27/04/10

o porquê da canção Grândola


Escrito por Pedro Laranjeira


…o porquê da canção de Abril


…um testemunho de Pedro Laranjeira


Conto esta história na primeira pessoa, porque é a narrativa de uma experiência de vida (mesmo vida de jornalista) que nem muitos anos de aventura fariam esquecer jamais.


Faço-o porque muita gente pensa ainda que foi a letra do “Grândola Vila Morena” que fez dela a canção escolhida para transmitir a “senha de avanço” ao movimento das forças armadas, na noite de 24 para 25 de Abril de 1974, que foi a mensagem do poema ou a figura de José Afonso, per se … mas não… se tudo isso pesou, e pesou decerto, a composição do Zeca tornou-se o símbolo da revolução dos cravos por muito mais, por um significado que adquiriu menos de um mês antes. Foi num acontecimento público a que Lisboa assistiu, em que participaram muitos portugueses, de forma espontânea, mas que passou relativamente despercebido na comunicação social de então, nesses tempos em que a Imprensa, para falar de certas coisas, tinha que fazê-lo “nas entrelinhas”...

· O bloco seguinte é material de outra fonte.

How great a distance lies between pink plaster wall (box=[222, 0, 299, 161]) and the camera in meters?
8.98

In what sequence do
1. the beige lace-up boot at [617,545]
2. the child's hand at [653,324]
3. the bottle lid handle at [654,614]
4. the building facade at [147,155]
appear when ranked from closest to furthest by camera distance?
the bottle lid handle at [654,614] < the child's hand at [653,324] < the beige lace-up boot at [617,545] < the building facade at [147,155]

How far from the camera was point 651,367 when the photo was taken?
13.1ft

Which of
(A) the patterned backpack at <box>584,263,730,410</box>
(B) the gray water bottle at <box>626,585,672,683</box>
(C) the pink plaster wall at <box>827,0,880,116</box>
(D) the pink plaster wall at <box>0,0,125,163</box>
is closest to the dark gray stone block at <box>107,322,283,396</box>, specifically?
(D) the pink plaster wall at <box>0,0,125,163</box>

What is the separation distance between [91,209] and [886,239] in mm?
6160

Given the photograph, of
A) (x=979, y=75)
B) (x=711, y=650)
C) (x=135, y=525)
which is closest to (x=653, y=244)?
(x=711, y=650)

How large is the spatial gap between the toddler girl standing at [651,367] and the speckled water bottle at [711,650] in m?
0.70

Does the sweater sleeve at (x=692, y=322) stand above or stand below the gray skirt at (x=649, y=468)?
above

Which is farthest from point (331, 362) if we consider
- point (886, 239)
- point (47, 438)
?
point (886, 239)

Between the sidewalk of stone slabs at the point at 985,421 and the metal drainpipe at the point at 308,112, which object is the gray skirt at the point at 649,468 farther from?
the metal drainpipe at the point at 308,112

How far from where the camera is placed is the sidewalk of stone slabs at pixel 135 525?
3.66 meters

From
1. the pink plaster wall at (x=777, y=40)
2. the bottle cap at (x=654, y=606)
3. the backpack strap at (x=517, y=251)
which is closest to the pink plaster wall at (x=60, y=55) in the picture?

Estava-se em Março de 1974.


A Casa da Imprensa organiza, no Coliseu dos Recreios, em Lisboa, o “Primeiro Encontro da Canção Portuguesa”, destinado a entregar prémios de imprensa, rádio, televisão, música, literatura e bailado.


Quase não aconteceu, porque a necessária autorização nunca chegou. Segundo declarações de José Jorge Letria à Visão, trinta anos depois, “O regime já estava nitidamente em fase de implosão. Quiseram derrotar-nos não com uma proibição do Festival, mas com uma não-resposta. Até ao dia do espectáculo ainda não sabíamos se tínhamos, ou não, autorização. Por volta das 17 e 30 do dia 29, quando cheguei ao Coliseu, já havia muita gente à sua volta, e ao fundo da Avenida da Liberdade lá estava a polícia de choque, os carros de água… estava a desenhar-se ali um confronto”…


O ambiente no país era tenso, nesses dias: menos de duas semanas antes tinha ocorrido o golpe frustrado de 16 de Março, a censura agia com autêntica ferocidade.


Eu trabalhava como repórter free-lance, então, principalmente para o programa “Limite” da Rádio Renascença (o tal que tocou o “Grândola Vila Morena”, numa jogada encenada pelo Manuel Tomás e pelo Leite Vasconcelos, de que nem a Rádio soube até ter acontecido) e fazia em média umas seis reportagens de exteriores por semana, das quais raramente mais do que uma passava as malhas da censura.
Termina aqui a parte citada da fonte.